Alice Tran

Introduction: Human ZIKV infection, historically known as a mild, self-limiting arboviral illness circulating in Africa and Southeast Asia via Aedes mosquito bites, has emerged as a cause of severe neurological damage as it has spread to the Americas (Reynolds 2017). Post-2013 ZIKV outbreaks have been found to cause a wide range of neurological consequences including Guillan-Barre Syndrome after adult infection and permanent, severe fetal CNS malformations after intrauterine transmission during the first two trimesters of pregnancy (Li 2016, Retallack 2016, Song 2017). Because the mechanistic basis of ZIKV pathogenesis remains poorly understood, there is no effective treatment for infection and the only recommended strategy for prevention of infection remains avoiding mosquito bites.
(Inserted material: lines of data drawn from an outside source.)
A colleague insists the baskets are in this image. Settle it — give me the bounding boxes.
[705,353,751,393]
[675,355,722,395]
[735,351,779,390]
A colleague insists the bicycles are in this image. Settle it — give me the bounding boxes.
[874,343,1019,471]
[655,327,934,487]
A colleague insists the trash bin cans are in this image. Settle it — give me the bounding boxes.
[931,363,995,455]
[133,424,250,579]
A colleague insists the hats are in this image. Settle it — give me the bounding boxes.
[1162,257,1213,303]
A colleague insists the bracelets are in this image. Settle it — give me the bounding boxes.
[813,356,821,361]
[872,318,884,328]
Methods: Challenges to understanding ZIKV pathogenesis include technical obstacles of examining an intrauterine CNS disease process involving temporally and spatially regulated signaling between multiple differentiating cell populations in a growing, folding 3D environment. An emerging tool for overcoming such technical limitations has been the use of induced human pluripotent stem cells (Kelava 2016) and the development of increasingly refined human stem cell-derived cerebral organoids (Lancaster 2013, Qian 2016). Results: Non-exclusive mechanisms proposed to explain how ZIKC depletes NPCs include NPC cell death (Retallack 2016) due to induction of local neuroinflammation (Lum 2017), ZIKV-mediated dysregulation of pro-apoptotic signaling (Souza 2016, Dang 2016), and ZIKV-mediated dysregulation of cell cycle progression (Gabriel 2017). Conclusion: A growing body of evidence suggests fetal ZIKV infection causes microcephaly by selectively infecting and depleting neuroprogenitor cells (NPCs) in the developing CNS. Use of human iPSC and cerebral organoid models will be helpful in much-needed further inquiry into the precise underlying pathogenic mechanisms of fetal ZIKV infection, including characterization of viral virulence and host susceptibility factors, clinical course of maternal and fetal infection, and development of more sensitive and effective detection and antiviral treatment for maternal infection.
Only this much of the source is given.